2

I need do many comparsions in opencl programm. Now i make it like this

int memcmp(__global unsigned char* a,__global unsigned char* b,__global int size){
    for (int i = 0; i<size;i++){
         if(a[i] != b[i])return 0;
    }
    return 1;
}

How i can make it faster? Maybe using vectors like uchar4 or somethins else? Thanks!

lebron2323
  • 990
  • 2
  • 14
  • 29

1 Answers1

3

I guess that your kernel computes "size" elements for each thread. I think that your code can improve if your accesses are more coalesced. Thanks to the L1 caches of the current GPUs this is not a huge problem but it can imply a noticeable performance penalty. For example, you have 4 threads(work-items), size = 128, so the buffers have 512 uchars. In your case, thread #0 acceses to a[0] and b[0], but it brings to cache a[0]...a[63] and the same for b. thread #1 wich belongs to the same warp (aka wavefront) accesses to a[128] and b[128], so it brings to cache a[128]...a[191], etc. After thread #3 all the buffer is in the cache. This is not a problem here taking into account the small size of this domain.
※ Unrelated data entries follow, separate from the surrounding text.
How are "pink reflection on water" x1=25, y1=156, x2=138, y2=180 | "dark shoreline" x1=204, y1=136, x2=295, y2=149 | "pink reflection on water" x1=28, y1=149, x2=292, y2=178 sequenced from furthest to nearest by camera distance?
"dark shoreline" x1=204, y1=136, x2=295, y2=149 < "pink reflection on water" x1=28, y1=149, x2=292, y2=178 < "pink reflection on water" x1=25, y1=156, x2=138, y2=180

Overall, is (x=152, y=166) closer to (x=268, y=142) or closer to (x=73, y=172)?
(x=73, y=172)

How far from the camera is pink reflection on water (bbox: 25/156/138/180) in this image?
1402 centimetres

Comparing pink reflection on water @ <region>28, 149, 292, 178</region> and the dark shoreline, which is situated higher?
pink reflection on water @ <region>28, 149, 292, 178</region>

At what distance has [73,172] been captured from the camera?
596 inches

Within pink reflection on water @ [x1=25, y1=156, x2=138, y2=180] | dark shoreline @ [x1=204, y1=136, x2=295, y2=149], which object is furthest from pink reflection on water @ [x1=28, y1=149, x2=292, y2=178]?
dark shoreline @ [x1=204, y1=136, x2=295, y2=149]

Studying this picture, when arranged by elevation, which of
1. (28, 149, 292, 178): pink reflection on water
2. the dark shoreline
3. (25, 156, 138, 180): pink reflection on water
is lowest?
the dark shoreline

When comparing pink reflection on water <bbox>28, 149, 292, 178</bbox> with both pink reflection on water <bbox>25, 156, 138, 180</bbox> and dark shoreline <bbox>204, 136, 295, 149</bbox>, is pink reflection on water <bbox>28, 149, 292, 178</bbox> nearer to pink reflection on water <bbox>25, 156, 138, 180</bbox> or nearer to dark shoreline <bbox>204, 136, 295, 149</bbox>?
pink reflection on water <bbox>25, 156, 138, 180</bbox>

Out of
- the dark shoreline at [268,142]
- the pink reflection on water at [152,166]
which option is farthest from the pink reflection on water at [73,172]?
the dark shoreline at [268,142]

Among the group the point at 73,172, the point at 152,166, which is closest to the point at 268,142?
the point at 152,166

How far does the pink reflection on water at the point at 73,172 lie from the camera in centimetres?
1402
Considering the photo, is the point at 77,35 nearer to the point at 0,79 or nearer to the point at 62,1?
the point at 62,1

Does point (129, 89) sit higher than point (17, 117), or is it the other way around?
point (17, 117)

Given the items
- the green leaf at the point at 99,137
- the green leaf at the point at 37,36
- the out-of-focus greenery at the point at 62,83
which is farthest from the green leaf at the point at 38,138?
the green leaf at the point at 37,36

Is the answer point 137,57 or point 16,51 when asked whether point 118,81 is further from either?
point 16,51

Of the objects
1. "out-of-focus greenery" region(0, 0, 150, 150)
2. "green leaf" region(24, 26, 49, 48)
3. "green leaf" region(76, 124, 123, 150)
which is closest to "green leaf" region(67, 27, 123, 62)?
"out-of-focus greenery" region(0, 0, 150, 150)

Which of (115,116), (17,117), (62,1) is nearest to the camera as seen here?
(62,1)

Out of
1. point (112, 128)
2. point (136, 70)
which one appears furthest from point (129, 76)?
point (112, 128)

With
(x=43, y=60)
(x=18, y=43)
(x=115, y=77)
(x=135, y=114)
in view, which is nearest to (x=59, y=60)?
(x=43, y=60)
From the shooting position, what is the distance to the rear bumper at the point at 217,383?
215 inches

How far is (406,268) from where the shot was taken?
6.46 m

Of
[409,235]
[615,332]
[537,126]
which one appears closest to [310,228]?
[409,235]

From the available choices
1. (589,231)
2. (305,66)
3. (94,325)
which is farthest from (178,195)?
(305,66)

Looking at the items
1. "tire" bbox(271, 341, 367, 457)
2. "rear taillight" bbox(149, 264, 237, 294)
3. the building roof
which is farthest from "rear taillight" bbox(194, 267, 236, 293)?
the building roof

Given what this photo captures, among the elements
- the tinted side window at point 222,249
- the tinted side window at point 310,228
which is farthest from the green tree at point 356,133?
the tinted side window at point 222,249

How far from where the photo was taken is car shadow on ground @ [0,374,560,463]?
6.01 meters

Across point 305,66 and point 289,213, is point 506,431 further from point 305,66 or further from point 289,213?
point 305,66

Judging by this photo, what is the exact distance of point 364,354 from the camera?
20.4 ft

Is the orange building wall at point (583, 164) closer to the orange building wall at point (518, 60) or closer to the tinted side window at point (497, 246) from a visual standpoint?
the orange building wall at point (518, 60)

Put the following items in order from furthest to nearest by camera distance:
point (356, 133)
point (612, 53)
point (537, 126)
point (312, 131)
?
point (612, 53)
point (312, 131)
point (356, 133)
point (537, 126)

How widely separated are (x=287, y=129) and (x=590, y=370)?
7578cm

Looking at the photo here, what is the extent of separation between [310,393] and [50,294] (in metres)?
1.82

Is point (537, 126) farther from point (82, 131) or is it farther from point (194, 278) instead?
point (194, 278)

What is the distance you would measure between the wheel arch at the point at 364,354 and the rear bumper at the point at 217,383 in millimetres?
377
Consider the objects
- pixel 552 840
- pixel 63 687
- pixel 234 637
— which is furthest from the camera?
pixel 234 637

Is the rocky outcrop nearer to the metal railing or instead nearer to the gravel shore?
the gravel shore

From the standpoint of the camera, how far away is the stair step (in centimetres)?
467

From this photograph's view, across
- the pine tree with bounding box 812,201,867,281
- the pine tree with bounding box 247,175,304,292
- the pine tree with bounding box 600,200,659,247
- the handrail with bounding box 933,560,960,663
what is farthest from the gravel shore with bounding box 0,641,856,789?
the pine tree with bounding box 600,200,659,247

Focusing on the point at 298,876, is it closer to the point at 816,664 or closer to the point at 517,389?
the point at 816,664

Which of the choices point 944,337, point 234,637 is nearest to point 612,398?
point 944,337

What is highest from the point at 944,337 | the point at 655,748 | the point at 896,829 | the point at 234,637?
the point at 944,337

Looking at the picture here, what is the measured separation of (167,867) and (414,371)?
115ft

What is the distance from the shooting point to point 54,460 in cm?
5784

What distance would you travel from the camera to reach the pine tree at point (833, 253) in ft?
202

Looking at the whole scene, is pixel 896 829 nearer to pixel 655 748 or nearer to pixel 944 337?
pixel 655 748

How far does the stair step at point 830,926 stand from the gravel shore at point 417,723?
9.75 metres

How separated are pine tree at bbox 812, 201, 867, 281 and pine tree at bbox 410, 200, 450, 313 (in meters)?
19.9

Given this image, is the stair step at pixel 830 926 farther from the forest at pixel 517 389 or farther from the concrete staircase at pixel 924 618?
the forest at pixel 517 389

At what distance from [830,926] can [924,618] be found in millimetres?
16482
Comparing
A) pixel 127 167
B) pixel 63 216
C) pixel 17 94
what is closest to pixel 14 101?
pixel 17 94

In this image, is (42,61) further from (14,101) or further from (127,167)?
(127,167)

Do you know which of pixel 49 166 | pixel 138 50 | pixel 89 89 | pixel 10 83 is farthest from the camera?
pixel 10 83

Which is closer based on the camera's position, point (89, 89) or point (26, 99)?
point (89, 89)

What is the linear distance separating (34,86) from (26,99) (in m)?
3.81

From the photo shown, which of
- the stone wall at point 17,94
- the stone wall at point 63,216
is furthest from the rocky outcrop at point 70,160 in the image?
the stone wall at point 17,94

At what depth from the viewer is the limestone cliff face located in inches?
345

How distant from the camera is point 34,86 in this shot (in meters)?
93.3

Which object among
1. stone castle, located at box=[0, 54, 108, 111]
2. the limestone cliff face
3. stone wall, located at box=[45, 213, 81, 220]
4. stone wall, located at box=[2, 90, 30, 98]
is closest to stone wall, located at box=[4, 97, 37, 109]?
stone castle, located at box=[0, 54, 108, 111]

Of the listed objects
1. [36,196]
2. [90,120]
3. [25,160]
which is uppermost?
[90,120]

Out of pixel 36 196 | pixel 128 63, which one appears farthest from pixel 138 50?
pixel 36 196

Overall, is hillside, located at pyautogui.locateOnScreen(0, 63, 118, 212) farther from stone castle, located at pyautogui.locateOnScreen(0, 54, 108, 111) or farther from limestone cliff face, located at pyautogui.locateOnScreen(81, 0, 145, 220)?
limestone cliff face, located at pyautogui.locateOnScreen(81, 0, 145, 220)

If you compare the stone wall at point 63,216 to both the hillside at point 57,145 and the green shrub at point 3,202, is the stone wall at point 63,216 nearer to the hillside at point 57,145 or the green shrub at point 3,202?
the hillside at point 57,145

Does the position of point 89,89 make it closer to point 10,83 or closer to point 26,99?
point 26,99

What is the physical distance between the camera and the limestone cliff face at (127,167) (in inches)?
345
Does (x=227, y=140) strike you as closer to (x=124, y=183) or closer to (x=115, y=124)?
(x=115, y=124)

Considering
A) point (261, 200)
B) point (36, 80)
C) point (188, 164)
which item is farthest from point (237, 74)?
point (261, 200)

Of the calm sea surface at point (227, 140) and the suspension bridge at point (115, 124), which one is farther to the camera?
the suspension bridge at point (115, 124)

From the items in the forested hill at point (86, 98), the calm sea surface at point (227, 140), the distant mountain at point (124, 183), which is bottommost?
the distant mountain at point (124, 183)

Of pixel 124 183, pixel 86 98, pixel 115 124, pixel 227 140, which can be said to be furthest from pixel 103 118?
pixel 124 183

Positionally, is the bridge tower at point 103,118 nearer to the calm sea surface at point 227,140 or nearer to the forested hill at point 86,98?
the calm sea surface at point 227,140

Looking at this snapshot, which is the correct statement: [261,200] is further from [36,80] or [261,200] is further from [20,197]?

However, if each thread accesses to each element consecutively, only one "cache line" is necessary all the time for your 4 threads execution (the accesses are coalesced). The behavior will be better when more threads per block are considered. Please, try it and tell me your conclusions. Thank you.

See: http://www.nvidia.com/content/cudazone/download/opencl/nvidia_opencl_programmingguide.pdf Section 3.1.2.1 It is a bit old but their concepts are not so old.

PS: By the way, after this I would try to use uchar4 as you commented and also the "loop unrolling".

Moises Viñas
  • 1,073
  • 2
  • 7
  • 9